Pois havia, além do interesse em contemplar acionistas privados – via de regra, estrangeiros – um problema real na política de preços da empresa.
Esse problema era a repressão dos preços internos dos combustíveis, no primeiro mandato da presidenta Dilma Rousseff, que causou um rombo de R$ 98 bilhões, para a Petrobrás, na importação e venda de combustíveis (cf. E.L. Fagundes de Almeida, P. Vargas de Oliveira e L. Losekann, “Impactos da contenção dos preços de combustíveis no Brasil e opções de mecanismos de precificação”, Revista de Economia Política, vol. 35, nº 3 (140), pp. 531-556 julho-setembro/2015).
“Entre 2011 e 2014, em nome de um suposto combate à inflação, a Petrobrás foi obrigada (…) a comprar diesel e gasolina no exterior (basicamente, nos EUA) e vender esses produtos para as multinacionais petroleiras, aqui no Brasil, a um preço menor do que aquele que pagava para adquiri-los.
(…)
“Dito de outra forma: a Petrobrás foi obrigada a gastar R$ 98 bilhões, subsidiando multinacionais, aumentando a margem de lucro desses monopólios privados estrangeiros, com a importação e venda de derivados de petróleo” (v. HP 29/05/2018, art. cit.).
Como denunciou, então, a Associação dos Engenheiros da Petrobrás (AEPET), a política do governo Rousseff, em seu primeiro mandato, foi a de “subsidiar os combustíveis repassados às demais distribuidoras como Shell, Esso, Repsol, Ultra” (v. HP 12/03/2014, Aepet condena subsídio para multinacionais na importação de gasolina às custas da Petrobrás).
Depois disso, inverteu-se a política – exatamente no sentido de alinhar os preços internos aos preços internacionais (para um levantamento dessa política, no que se refere ao óleo diesel, inclusive com gráficos comparativos aos preços internacionais, v.
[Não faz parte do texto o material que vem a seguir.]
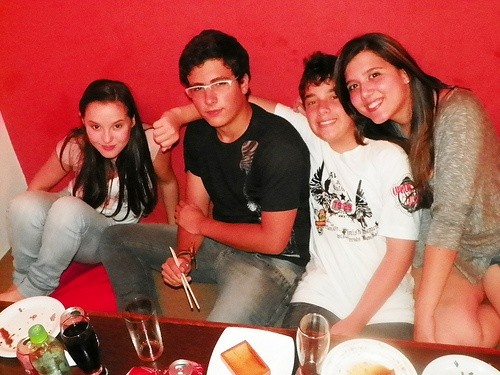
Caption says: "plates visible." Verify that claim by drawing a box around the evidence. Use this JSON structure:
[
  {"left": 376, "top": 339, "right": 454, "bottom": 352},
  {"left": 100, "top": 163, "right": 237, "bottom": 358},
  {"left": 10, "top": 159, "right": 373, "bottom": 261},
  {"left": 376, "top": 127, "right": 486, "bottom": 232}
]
[
  {"left": 421, "top": 355, "right": 500, "bottom": 375},
  {"left": 206, "top": 326, "right": 295, "bottom": 375},
  {"left": 319, "top": 339, "right": 418, "bottom": 375},
  {"left": 0, "top": 296, "right": 65, "bottom": 358}
]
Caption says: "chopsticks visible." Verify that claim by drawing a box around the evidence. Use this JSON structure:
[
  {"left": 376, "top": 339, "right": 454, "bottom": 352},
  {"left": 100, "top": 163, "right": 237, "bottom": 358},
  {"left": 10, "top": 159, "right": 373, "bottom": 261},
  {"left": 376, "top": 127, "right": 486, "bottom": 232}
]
[{"left": 169, "top": 247, "right": 200, "bottom": 309}]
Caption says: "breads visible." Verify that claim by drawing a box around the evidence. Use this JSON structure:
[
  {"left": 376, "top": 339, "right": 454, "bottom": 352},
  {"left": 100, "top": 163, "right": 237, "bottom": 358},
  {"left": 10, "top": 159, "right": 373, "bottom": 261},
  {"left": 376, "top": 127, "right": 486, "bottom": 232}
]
[{"left": 221, "top": 340, "right": 271, "bottom": 375}]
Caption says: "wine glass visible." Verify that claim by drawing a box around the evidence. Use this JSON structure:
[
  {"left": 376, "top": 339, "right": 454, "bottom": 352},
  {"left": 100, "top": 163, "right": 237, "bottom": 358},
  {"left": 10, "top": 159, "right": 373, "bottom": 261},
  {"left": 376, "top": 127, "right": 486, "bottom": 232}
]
[{"left": 296, "top": 313, "right": 330, "bottom": 375}]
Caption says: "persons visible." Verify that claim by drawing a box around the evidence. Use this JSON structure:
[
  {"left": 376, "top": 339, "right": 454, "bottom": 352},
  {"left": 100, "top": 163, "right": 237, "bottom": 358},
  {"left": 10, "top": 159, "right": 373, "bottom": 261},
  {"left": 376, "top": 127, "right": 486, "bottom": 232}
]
[
  {"left": 0, "top": 79, "right": 179, "bottom": 301},
  {"left": 152, "top": 51, "right": 420, "bottom": 337},
  {"left": 334, "top": 32, "right": 500, "bottom": 349},
  {"left": 98, "top": 29, "right": 311, "bottom": 327}
]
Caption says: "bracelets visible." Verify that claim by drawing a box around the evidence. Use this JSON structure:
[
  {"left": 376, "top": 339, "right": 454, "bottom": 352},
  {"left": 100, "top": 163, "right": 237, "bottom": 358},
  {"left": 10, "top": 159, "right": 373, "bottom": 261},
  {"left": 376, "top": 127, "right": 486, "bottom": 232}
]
[{"left": 176, "top": 249, "right": 196, "bottom": 271}]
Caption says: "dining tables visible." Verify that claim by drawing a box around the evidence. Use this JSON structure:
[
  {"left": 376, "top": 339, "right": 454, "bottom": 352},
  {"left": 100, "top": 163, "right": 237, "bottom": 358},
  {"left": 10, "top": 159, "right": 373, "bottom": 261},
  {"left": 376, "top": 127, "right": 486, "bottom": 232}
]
[{"left": 0, "top": 300, "right": 500, "bottom": 375}]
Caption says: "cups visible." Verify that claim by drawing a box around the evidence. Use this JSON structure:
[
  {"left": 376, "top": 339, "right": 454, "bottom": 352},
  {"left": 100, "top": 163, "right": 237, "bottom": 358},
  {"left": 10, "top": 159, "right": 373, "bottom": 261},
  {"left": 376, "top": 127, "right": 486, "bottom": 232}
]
[
  {"left": 122, "top": 297, "right": 163, "bottom": 361},
  {"left": 60, "top": 314, "right": 109, "bottom": 375}
]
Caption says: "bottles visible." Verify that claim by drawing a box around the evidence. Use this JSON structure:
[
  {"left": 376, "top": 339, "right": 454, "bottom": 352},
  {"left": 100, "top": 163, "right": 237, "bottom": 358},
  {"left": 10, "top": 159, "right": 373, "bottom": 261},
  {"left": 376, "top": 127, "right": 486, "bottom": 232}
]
[{"left": 28, "top": 324, "right": 71, "bottom": 375}]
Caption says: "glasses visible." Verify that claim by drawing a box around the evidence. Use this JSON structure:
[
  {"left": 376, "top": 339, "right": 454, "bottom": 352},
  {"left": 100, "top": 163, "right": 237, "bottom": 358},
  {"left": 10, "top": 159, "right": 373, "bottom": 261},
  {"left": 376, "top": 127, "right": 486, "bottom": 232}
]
[{"left": 185, "top": 76, "right": 240, "bottom": 98}]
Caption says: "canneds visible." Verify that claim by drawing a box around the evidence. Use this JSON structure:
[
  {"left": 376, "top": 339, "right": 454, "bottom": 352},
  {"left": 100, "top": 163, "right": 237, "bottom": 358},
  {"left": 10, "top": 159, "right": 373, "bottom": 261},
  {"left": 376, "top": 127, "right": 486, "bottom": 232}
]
[
  {"left": 17, "top": 337, "right": 42, "bottom": 375},
  {"left": 60, "top": 306, "right": 100, "bottom": 348}
]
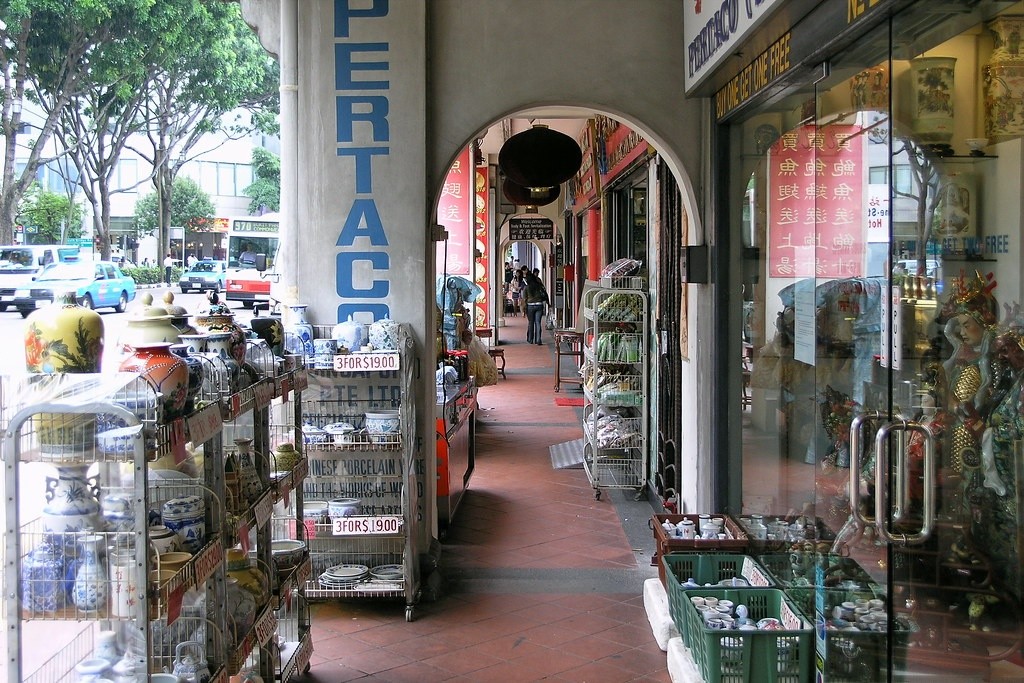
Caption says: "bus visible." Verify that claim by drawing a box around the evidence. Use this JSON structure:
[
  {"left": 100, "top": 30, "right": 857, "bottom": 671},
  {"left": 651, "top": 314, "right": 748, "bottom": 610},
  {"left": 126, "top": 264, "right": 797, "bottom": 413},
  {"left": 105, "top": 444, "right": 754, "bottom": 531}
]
[{"left": 224, "top": 211, "right": 282, "bottom": 312}]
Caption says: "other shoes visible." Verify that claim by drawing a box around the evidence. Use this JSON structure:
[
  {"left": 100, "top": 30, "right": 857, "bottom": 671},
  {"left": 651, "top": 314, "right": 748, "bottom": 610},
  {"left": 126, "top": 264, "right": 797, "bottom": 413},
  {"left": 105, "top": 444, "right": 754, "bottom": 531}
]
[
  {"left": 536, "top": 343, "right": 543, "bottom": 346},
  {"left": 522, "top": 312, "right": 525, "bottom": 318},
  {"left": 529, "top": 340, "right": 533, "bottom": 344}
]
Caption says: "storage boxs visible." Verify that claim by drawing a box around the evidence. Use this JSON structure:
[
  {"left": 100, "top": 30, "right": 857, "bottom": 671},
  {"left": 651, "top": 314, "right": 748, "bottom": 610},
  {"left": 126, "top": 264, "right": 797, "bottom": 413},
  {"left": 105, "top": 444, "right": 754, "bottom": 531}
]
[
  {"left": 756, "top": 555, "right": 879, "bottom": 588},
  {"left": 683, "top": 589, "right": 815, "bottom": 683},
  {"left": 733, "top": 515, "right": 847, "bottom": 555},
  {"left": 785, "top": 589, "right": 911, "bottom": 683},
  {"left": 662, "top": 556, "right": 776, "bottom": 633},
  {"left": 648, "top": 513, "right": 747, "bottom": 590},
  {"left": 598, "top": 276, "right": 643, "bottom": 289}
]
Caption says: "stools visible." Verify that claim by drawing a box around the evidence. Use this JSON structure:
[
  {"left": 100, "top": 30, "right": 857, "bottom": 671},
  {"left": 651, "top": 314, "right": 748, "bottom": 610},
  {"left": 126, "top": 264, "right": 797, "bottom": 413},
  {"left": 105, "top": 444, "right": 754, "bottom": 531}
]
[
  {"left": 488, "top": 348, "right": 507, "bottom": 380},
  {"left": 476, "top": 328, "right": 492, "bottom": 349}
]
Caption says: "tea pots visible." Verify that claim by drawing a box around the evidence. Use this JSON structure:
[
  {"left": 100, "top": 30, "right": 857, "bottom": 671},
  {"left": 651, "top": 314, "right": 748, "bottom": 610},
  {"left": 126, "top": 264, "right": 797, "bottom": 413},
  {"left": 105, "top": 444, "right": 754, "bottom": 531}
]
[{"left": 162, "top": 641, "right": 211, "bottom": 683}]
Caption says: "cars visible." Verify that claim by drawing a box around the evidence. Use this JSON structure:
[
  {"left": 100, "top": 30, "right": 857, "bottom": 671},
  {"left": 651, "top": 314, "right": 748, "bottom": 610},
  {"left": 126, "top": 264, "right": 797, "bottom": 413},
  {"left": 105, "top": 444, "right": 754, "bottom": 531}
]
[
  {"left": 11, "top": 255, "right": 138, "bottom": 317},
  {"left": 112, "top": 255, "right": 138, "bottom": 272},
  {"left": 178, "top": 256, "right": 226, "bottom": 294}
]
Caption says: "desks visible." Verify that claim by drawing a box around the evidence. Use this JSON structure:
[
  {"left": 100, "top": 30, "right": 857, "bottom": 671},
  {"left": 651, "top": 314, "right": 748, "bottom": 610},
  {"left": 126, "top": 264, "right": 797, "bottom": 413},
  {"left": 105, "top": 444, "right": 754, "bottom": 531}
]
[{"left": 554, "top": 328, "right": 582, "bottom": 392}]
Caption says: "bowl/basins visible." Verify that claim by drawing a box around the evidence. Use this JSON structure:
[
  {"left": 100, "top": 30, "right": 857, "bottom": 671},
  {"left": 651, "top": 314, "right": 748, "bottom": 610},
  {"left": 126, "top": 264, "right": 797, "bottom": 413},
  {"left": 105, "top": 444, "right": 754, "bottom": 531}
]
[
  {"left": 255, "top": 539, "right": 306, "bottom": 585},
  {"left": 291, "top": 498, "right": 362, "bottom": 522}
]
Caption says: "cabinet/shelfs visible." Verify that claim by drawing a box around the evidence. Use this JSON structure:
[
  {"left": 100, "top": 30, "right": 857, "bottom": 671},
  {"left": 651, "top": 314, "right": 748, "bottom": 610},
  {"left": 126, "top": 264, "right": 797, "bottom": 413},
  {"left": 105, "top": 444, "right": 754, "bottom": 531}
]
[
  {"left": 434, "top": 374, "right": 478, "bottom": 527},
  {"left": 6, "top": 324, "right": 421, "bottom": 683},
  {"left": 584, "top": 288, "right": 652, "bottom": 501}
]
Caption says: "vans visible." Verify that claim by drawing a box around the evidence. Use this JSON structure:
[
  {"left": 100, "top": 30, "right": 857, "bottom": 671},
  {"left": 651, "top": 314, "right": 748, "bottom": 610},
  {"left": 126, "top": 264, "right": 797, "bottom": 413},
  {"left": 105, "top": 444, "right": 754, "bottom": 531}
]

HP 03/06/2018, Política de aumento permanente do diesel começou mesmo com o PT).
Trata-se de um assunto, como dissemos, absolutamente documentado. Apesar disso, houve a tentativa de atribuí-lo somente a Pedro Parente e seu patrono, Michel Temer, que, estamos de acordo, estão entre o que há de pior neste país – com exceção, apenas, nos dias de hoje, de Bolsonaro.
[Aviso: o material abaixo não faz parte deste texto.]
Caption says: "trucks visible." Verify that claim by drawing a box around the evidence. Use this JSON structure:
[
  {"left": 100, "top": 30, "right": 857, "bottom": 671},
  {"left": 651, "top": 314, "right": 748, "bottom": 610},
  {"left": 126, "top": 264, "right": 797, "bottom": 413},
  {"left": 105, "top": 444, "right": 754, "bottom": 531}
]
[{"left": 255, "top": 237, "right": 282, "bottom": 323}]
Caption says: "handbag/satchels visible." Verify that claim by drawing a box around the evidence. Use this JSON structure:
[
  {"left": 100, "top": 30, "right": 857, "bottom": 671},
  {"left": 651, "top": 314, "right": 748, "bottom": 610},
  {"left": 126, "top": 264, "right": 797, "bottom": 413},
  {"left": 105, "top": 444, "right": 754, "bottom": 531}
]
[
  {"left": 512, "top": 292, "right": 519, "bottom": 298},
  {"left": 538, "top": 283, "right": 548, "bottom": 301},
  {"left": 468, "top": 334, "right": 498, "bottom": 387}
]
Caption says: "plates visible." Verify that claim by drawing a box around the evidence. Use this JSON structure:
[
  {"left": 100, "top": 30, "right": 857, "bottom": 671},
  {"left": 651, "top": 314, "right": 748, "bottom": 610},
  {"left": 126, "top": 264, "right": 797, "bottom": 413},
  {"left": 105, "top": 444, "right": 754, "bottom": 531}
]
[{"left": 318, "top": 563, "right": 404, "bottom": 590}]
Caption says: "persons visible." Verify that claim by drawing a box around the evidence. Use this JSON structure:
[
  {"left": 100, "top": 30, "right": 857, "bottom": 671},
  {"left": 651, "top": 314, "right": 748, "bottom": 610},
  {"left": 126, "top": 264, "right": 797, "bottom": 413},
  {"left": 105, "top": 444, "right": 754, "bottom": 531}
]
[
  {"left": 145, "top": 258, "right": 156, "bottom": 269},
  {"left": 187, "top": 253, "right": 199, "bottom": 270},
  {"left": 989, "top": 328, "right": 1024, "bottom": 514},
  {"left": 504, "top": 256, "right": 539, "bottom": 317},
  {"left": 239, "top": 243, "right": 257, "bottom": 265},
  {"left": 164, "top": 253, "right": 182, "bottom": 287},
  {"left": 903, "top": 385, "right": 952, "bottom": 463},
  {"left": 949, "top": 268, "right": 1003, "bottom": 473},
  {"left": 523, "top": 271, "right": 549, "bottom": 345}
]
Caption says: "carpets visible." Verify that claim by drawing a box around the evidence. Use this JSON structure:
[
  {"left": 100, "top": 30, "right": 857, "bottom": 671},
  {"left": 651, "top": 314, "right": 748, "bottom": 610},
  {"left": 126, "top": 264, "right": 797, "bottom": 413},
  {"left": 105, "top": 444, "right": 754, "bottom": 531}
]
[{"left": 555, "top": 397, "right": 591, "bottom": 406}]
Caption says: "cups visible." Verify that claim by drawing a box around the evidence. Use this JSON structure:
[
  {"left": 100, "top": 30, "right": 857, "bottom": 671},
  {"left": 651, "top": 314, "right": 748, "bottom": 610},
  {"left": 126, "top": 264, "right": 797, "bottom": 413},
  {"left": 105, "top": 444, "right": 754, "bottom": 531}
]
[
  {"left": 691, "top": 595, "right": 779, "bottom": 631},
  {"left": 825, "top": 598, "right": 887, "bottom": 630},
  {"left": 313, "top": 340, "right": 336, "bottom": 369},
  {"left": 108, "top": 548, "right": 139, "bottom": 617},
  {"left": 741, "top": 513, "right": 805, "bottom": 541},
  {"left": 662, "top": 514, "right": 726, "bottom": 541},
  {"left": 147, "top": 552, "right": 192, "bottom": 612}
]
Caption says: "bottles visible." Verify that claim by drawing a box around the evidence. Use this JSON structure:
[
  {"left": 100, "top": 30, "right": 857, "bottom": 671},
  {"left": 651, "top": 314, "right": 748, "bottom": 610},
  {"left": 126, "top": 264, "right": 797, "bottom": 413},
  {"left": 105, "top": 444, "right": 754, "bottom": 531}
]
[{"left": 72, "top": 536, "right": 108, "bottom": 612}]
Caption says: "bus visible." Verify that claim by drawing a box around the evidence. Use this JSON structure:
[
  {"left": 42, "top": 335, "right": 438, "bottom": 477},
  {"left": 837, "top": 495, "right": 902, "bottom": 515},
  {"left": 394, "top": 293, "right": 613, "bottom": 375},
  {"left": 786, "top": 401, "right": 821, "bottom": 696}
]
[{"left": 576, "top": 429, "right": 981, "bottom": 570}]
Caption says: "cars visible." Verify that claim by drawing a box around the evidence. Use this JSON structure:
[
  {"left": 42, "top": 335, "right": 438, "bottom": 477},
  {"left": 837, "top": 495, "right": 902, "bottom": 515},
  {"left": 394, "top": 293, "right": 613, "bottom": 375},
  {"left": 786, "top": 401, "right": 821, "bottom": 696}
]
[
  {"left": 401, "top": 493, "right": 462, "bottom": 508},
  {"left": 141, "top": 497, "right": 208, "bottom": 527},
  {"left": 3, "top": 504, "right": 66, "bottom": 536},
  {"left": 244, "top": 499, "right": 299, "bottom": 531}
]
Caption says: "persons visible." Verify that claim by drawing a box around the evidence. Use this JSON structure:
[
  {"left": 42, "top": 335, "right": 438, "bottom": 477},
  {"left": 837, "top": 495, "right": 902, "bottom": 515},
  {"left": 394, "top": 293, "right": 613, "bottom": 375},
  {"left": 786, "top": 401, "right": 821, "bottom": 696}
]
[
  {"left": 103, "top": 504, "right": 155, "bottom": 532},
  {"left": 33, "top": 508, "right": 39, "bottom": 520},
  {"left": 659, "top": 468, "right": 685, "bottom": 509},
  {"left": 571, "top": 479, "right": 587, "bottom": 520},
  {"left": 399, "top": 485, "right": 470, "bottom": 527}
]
Temos, desde o primeiro momento do atual governo, propugnado por uma ampla frente de todos os setores democráticos da sociedade brasileira.
É evidente que o PT, no que depender de nós, faz parte dessa frente – e só não fará, se não quiser.
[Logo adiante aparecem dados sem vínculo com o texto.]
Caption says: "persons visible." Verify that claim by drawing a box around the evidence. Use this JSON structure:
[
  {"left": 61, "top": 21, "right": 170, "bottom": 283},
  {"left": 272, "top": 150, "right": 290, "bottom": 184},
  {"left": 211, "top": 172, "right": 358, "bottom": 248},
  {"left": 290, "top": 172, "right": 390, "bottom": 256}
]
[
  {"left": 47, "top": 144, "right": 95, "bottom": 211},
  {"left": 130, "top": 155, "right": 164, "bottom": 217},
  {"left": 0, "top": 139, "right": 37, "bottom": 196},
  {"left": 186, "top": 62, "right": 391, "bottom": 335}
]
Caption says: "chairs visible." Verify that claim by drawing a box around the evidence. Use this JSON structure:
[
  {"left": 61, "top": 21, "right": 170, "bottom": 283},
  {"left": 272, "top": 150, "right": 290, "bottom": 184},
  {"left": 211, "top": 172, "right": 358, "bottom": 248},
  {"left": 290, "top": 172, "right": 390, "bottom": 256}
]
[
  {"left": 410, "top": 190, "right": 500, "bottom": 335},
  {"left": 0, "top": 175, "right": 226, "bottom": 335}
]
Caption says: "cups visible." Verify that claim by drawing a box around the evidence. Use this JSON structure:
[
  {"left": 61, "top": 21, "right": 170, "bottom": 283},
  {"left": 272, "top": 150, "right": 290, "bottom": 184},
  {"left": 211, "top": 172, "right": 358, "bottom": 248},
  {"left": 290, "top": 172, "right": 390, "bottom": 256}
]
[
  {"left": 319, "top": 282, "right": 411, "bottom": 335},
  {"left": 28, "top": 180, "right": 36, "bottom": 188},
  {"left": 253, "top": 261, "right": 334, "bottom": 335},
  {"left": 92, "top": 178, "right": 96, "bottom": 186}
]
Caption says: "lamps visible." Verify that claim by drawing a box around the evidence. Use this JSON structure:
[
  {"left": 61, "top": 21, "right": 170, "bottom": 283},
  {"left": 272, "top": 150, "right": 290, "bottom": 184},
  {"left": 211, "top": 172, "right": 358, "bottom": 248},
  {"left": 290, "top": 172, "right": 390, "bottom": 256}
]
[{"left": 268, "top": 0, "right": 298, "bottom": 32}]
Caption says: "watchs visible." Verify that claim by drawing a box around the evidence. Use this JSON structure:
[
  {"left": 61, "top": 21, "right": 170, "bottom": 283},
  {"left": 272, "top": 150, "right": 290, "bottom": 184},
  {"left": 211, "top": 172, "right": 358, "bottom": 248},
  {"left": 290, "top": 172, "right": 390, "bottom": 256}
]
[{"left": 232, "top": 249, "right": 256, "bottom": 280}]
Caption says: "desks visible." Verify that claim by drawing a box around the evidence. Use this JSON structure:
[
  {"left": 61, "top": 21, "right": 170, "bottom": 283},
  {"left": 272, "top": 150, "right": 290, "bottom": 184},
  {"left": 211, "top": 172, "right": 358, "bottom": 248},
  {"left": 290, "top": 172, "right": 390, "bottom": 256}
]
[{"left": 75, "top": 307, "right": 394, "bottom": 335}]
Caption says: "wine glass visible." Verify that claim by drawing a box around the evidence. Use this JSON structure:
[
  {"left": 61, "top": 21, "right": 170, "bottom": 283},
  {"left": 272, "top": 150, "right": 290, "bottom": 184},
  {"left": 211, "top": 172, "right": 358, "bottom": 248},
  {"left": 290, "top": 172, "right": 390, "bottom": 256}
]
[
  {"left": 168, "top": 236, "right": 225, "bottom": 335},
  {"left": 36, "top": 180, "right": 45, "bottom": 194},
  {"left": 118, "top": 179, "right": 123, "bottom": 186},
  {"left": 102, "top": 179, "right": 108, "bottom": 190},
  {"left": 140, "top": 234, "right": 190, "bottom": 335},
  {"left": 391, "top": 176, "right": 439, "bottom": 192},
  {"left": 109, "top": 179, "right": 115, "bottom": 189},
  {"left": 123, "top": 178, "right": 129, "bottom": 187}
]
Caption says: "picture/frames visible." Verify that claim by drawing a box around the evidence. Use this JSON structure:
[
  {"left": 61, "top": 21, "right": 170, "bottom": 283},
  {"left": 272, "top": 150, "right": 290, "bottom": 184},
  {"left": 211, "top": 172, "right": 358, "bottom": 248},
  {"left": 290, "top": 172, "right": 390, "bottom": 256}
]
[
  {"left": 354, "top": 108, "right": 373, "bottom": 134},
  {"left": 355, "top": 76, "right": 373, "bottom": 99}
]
Mas uma frente contra um presidente e um governo que são uma conserva em molho de mentiras, não pode ser formada – nem esse presidente e governo podem ser combatidos – com falsidades, com narrativas, com fakenews, com mentiras em geral.
Nem o relacionamento entre os vários setores da frente pode ser baseado em coisas que não são verdadeiras.
Que autoridade – política ou moral – diante do povo nos restará, se assim for?
Ou que confiança entre nós haverá, se a verdade não prevalecer?